Lo si legge in un’analisi del Sole 24 ore. L’Irpef calcolata sulle dichiarazioni del 2014 – comprese addizionali – è del 9,3%, crescita rispetto a quella del 2008.
Nello stesso periodo i guadagni dei contribuenti sono aumentati soltanto del 5%. Se nell’analisi si aggiunge anche l’inflazione di questi anni ne risulta che il potere d’acquisto delle famiglie è calato del 7,2%.

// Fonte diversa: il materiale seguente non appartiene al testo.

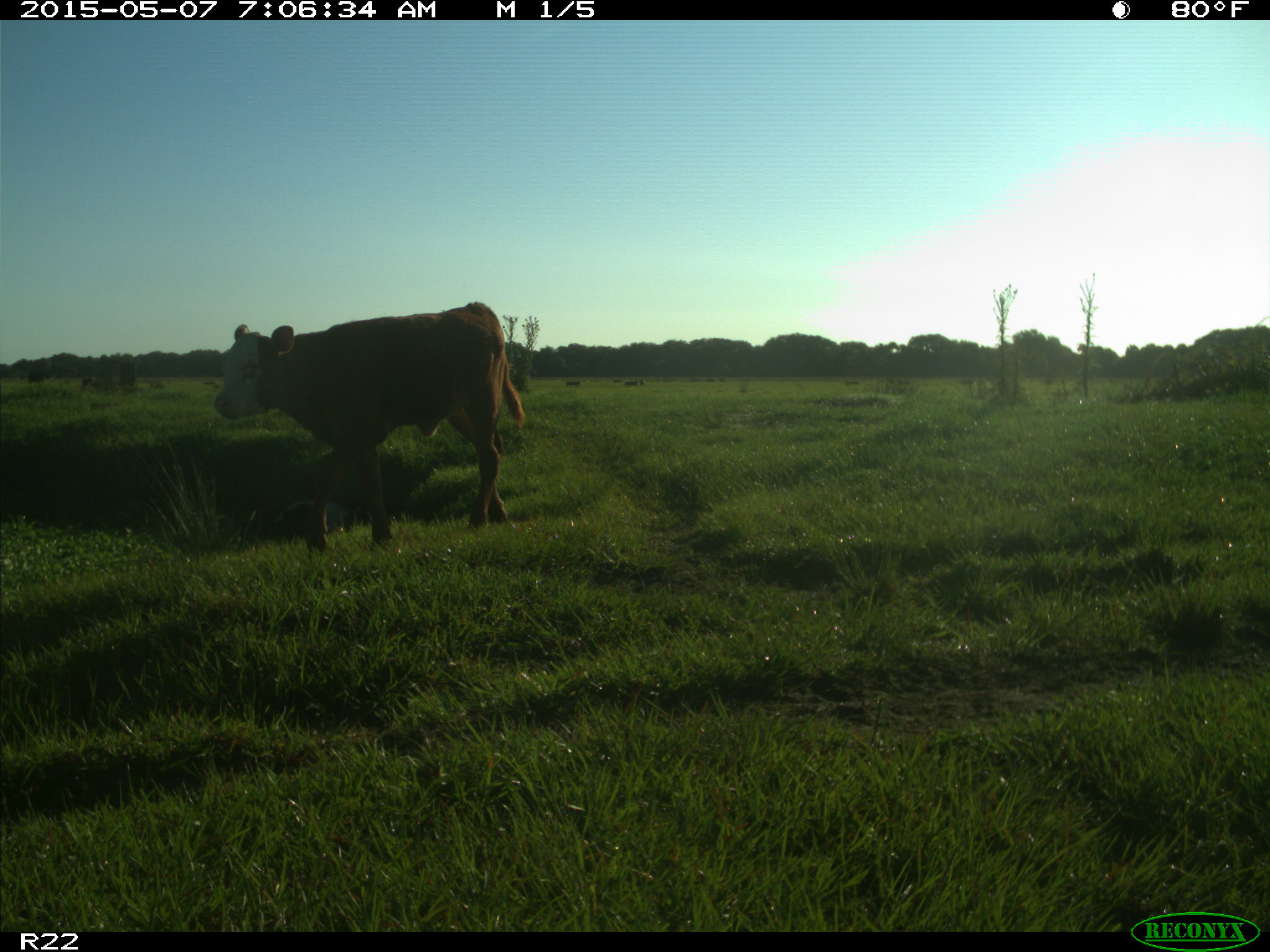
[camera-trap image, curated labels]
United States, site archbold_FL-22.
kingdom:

Resiste di più l’imposta netta che cade con -3,4%.
Il calcolo è stato possibile grazie ai dati sui 730 e sugli Unico 2014.
Lo scorso anno il numero dei contribuenti è sceso sotto i 41 milioni (-1,6%) rispetto a sei anni fa. Il fisco ha caricato 167,8 miliardi di Irpef, a differenza dei 153,3 miliardi chiesti per il 2007.
Il gettito è di 14,3 miliardi, di cui il 70% finito allo Stato.
Ma l’incremento maggiore è sulle addizionali locali: aumentano del 33% nelle regioni con un valore di 11,2 miliardi a differenza di sei anni prima, mentre le addizionali comunali aumentano del 62,1% per un valore di 4,4 miliardi.
Guardando le dichiarazioni dell’ultimo anno l’aumento maggiore dei redditi è stato registrato a Belluno con un + 3,61% seguito da Verbania con il 2,4%, Gorizia, Como e Cremona con il 2,2%. Viterbo si trova al 24esimo posto con l’1,6%.
Fanalino di coda, invece, Isernia dove i redditi nominali sono scesi dello 0,78%.
L’analisi mette in evidenza un allargarsi della forbice tra nord e sud.
In 51 capoluoghi di Provincia i redditi non sono cresciuti come l’inflazione annua e in 36 casi si tratta di città del centro e del sud Italia.